It is widely believed that anti-mullerian hormone (AMH) levels are a good determinant of the success or failure of an in-vitro fertilization (IVF) procedure – but is this really the case?
Mark P. Trolice, M.D., Director of The IVF CenterSM, says fertility in women tends to decline with advanced age and AMH levels go down significantly after the age of 35. This, in turn, results in a decline in the ovarian volume and the antral follicle count is significantly reduced.
“The assumption AMH levels can predict whether a woman is capable of conceiving or not is not entirely accurate, there is no doubt that AMH values are often used to determine whether a woman undergoing IVF treatment is likely to have a higher success rate,” says Dr. Trolice. “Some women seem to think, and some clinics also support this view, that the AMH test can be used to screen a woman’s fertility potential. That is completely untrue. What the test actually tells us is the number of eggs that are left.”

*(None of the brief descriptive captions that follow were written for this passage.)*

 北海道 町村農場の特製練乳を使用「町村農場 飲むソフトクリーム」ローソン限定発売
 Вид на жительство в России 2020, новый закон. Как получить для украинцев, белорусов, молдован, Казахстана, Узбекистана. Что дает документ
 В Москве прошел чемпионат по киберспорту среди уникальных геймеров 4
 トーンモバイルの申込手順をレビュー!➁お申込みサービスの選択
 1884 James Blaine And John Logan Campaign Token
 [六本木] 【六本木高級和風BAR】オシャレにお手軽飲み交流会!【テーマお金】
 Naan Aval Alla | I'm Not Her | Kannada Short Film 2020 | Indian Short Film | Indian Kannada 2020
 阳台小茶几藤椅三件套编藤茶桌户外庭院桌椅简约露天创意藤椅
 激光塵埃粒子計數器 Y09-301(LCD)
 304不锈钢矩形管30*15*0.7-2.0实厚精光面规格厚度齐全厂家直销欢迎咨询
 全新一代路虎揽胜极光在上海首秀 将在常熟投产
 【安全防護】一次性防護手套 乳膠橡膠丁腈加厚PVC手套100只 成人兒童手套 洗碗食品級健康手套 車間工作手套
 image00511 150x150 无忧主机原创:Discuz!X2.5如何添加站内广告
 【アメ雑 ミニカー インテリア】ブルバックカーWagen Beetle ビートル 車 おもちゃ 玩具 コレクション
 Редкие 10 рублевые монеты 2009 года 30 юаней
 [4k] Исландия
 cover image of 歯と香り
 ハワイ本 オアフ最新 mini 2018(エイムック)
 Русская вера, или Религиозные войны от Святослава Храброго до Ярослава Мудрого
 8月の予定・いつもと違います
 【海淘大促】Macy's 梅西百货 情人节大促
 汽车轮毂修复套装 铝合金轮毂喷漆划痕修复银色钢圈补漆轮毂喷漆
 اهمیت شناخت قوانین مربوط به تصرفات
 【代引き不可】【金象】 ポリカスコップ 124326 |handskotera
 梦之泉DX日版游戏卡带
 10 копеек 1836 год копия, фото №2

AMH is a substance produced by the granulosa cells in the ovarian follicles. The hormone is produced by follicles 5 to 7 mm. The hormone level can be used to predict ovarian response to stimulation and is useful for tailoring IVF cycles based on patient results.
Is the AMH Test a Screen for Fertility Potential?
Many believe that levels of AMH hormone in the blood can reflect the size of a woman’s egg supply. However, AMH levels do not provide any information about the quality of the eggs nor can give a clear answer as to whether a woman will be able to have a baby or not. It is not necessary that a woman with low AMH levels will definitely fail with IVF treatment. Also, results of this test should also not be used to exclude couples from attempting IVF treatment.
AMH test is also often combined with antral follicle count (AFC) as this tells healthcare providers the number of small follicles within both ovaries. Both these tests together can help determine the best strategic route for women planning to undergo IVF treatment.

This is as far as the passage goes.